▶ What to produce
Only lines that contain the word "frames" are to be returned from the data below.

── Entries shown ──

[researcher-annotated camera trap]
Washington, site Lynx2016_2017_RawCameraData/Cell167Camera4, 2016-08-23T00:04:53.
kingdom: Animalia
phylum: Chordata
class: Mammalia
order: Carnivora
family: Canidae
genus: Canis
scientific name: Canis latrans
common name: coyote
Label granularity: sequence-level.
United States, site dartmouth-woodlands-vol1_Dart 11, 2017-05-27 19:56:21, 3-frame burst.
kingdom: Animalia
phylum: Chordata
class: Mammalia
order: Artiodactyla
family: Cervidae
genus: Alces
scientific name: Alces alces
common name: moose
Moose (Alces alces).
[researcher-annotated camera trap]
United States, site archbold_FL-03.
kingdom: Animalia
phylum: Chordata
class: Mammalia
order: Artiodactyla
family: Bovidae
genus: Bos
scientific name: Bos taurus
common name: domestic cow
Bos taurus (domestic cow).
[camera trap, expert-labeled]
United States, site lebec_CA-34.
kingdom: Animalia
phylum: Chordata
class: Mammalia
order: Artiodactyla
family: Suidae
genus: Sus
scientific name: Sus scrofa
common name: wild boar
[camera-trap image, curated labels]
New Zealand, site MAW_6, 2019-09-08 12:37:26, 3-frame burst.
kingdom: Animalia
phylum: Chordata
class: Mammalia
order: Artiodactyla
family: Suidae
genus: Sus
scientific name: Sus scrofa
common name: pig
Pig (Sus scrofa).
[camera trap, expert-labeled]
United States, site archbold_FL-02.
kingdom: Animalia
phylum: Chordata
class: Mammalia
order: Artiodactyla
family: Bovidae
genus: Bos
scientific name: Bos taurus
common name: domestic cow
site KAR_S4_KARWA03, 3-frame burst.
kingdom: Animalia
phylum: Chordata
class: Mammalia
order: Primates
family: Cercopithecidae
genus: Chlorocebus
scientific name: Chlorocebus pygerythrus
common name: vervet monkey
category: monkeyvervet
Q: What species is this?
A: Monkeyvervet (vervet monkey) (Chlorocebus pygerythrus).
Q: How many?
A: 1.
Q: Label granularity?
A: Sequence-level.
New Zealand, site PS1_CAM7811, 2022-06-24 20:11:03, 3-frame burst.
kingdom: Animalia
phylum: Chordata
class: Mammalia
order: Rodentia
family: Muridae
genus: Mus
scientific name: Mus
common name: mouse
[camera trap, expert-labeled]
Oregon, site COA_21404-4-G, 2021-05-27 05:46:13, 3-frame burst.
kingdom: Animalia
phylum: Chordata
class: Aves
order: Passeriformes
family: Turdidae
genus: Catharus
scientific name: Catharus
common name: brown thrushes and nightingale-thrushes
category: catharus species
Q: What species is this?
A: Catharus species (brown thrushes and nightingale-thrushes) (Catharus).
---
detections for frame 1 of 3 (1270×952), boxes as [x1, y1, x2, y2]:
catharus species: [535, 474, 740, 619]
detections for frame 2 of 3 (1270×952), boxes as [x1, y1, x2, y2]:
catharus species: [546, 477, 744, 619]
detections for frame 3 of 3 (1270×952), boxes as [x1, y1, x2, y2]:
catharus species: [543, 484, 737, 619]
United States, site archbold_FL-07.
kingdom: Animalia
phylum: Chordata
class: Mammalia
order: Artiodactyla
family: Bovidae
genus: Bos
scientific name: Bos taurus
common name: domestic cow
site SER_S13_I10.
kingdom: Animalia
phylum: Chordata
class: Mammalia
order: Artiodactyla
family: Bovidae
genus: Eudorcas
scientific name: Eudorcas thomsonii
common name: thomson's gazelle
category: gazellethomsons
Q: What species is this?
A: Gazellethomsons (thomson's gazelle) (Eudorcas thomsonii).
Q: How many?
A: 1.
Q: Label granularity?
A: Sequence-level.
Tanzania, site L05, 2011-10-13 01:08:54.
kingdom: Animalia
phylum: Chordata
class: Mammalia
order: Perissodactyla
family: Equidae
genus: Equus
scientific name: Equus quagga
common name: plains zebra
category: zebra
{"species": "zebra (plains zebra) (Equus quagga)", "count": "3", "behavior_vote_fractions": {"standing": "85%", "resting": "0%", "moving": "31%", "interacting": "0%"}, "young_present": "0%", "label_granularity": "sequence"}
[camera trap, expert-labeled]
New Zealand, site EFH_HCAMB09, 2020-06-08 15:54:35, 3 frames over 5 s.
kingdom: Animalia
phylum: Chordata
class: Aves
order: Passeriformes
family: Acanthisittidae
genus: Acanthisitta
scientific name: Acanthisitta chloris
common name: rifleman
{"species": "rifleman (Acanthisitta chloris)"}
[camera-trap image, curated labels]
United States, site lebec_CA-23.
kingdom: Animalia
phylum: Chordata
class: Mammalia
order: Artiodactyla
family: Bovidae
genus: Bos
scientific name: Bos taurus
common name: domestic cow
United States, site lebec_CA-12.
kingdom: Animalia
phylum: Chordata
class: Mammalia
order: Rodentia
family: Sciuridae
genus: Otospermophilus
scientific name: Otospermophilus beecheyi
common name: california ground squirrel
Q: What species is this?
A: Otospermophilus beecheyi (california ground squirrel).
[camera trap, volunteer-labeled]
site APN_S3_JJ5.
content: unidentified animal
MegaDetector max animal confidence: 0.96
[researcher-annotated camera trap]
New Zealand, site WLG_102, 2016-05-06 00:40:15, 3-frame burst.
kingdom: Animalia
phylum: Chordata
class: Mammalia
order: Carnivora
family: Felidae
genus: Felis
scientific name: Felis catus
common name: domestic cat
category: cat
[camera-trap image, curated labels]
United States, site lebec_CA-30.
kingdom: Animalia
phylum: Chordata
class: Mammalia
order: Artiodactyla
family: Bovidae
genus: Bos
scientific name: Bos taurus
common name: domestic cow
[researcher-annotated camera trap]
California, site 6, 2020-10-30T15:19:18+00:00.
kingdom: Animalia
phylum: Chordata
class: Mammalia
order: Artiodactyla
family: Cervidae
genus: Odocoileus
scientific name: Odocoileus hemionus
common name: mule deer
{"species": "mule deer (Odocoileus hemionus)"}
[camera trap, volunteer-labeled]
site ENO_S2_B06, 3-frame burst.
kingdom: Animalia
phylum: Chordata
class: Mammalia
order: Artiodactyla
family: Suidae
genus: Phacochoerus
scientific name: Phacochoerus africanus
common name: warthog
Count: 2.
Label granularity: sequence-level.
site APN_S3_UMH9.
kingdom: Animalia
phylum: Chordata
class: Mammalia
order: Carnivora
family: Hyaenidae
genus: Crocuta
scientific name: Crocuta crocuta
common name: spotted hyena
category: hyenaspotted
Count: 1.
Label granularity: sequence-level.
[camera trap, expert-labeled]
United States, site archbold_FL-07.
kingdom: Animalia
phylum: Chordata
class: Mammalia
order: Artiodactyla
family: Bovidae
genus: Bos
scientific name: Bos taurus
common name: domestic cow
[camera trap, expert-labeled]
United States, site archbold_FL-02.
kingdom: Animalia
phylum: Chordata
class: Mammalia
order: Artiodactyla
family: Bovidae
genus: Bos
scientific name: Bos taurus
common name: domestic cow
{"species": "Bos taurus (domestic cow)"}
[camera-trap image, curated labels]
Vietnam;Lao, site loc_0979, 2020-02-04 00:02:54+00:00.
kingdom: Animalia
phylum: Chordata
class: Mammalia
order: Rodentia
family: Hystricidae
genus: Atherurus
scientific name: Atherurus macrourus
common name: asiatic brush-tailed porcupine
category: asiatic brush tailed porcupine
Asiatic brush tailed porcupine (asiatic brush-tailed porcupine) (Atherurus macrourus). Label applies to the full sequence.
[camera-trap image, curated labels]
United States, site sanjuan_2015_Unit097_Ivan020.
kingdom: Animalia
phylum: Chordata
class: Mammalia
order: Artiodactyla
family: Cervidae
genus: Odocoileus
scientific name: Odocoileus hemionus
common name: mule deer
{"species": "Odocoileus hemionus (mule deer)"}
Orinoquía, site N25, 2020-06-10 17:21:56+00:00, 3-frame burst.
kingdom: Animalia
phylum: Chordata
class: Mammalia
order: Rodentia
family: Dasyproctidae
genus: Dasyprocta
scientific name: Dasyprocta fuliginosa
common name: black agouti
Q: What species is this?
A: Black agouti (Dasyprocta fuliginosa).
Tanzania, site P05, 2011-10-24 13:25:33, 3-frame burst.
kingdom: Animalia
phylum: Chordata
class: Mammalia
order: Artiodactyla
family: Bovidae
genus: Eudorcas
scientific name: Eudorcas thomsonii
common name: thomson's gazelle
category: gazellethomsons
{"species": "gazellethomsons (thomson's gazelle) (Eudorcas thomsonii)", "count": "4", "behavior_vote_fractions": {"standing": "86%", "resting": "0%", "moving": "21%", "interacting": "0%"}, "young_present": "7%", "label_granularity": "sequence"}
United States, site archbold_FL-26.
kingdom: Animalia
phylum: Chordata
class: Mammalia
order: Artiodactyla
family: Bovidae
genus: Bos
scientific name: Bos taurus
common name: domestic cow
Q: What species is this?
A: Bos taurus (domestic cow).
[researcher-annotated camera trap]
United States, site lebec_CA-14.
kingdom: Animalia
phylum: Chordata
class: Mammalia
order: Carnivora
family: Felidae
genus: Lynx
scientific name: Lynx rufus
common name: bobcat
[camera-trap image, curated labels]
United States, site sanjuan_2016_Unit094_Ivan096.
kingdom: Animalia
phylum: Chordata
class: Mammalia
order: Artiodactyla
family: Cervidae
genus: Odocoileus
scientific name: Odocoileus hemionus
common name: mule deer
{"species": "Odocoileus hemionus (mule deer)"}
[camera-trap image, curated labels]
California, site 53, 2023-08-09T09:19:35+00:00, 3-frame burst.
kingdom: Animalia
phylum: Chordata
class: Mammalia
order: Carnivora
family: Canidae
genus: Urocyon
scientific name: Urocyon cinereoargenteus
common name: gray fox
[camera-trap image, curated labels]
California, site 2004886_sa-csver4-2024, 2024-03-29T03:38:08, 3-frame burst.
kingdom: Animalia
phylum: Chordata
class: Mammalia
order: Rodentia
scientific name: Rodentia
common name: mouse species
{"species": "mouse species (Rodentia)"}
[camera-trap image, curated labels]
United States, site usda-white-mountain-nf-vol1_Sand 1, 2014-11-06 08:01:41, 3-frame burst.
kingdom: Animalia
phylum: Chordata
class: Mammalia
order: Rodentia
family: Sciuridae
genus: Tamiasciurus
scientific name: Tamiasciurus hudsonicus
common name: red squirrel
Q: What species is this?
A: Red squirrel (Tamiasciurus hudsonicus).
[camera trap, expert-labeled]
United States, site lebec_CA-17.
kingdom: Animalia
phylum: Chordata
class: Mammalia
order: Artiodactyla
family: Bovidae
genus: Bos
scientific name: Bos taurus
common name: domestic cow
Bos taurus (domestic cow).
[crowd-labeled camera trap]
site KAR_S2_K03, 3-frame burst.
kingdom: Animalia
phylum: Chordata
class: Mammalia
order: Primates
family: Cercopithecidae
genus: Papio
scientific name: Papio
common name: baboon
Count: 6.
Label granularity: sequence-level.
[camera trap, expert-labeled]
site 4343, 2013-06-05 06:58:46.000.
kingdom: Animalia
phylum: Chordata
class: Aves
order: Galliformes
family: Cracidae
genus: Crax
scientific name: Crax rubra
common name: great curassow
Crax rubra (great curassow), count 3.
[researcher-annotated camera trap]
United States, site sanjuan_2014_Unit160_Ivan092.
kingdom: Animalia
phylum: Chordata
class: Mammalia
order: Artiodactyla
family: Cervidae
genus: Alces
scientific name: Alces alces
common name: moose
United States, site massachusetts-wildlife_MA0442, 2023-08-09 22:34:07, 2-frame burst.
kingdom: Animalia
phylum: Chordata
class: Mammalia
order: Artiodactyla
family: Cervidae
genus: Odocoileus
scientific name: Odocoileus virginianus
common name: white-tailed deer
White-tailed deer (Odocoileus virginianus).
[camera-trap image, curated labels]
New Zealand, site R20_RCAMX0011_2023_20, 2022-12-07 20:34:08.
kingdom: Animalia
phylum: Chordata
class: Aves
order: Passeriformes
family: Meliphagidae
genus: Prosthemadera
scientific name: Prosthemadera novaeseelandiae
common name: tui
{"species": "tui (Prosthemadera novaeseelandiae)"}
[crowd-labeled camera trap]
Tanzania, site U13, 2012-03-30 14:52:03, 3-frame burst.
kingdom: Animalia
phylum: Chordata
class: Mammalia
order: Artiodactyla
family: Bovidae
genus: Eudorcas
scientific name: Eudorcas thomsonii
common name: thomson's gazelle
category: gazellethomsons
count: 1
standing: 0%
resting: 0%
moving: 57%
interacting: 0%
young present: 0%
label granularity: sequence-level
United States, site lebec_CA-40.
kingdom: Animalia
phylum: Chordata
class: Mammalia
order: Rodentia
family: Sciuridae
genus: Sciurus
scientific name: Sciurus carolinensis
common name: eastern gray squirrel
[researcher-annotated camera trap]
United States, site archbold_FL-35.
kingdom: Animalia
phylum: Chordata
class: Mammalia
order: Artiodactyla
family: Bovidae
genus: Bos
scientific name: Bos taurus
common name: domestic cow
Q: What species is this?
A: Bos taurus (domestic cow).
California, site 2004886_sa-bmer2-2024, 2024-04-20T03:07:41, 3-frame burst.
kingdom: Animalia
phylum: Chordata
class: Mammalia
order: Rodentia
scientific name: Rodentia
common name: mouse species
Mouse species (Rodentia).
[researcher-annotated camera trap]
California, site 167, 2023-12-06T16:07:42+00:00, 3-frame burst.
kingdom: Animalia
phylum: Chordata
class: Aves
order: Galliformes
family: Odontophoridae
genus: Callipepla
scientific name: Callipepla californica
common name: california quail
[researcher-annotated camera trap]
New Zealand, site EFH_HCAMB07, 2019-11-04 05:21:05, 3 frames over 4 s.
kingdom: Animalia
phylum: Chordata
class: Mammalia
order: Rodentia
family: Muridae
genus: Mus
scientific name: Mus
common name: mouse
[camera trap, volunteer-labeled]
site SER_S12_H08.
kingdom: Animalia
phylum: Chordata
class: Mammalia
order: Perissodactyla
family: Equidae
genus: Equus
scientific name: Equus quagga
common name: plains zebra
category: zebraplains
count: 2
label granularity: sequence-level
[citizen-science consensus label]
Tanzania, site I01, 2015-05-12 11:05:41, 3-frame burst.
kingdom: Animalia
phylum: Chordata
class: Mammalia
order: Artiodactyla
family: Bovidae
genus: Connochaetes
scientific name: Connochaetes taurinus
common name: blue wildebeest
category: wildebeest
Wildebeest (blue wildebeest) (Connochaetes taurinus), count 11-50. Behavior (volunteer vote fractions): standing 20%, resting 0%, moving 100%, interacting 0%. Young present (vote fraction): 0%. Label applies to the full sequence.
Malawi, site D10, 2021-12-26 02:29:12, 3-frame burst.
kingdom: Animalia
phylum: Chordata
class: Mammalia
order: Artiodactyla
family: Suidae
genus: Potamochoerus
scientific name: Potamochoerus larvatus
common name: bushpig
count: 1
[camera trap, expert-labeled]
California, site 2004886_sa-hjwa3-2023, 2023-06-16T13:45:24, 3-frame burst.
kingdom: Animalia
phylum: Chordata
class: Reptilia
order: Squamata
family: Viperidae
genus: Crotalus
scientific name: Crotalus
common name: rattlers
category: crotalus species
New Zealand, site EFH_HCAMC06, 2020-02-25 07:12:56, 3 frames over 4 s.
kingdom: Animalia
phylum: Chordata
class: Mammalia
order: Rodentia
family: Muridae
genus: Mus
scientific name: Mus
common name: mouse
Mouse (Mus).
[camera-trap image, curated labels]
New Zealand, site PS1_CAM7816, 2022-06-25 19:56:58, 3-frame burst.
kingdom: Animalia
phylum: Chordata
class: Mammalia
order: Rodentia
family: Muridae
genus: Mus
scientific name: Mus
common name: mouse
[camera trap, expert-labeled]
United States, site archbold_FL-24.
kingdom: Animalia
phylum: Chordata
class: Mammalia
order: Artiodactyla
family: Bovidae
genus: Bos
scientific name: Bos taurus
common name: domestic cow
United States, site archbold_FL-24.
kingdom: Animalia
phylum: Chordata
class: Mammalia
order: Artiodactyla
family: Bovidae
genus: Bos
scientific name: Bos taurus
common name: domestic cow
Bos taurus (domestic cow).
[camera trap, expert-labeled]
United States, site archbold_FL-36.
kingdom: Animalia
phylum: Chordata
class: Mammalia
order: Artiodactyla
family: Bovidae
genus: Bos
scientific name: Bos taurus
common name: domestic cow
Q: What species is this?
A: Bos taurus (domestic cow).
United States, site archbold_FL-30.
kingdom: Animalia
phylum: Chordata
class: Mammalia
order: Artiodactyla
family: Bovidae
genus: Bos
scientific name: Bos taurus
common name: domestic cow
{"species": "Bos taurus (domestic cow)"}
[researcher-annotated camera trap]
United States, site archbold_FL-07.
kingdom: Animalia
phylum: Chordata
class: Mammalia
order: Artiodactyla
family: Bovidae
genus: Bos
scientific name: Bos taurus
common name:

───

▶ Task answer
New Zealand, site EFH_HCAMB09, 2020-06-08 15:54:35, 3 frames over 5 s.
New Zealand, site EFH_HCAMB07, 2019-11-04 05:21:05, 3 frames over 4 s.
New Zealand, site EFH_HCAMC06, 2020-02-25 07:12:56, 3 frames over 4 s.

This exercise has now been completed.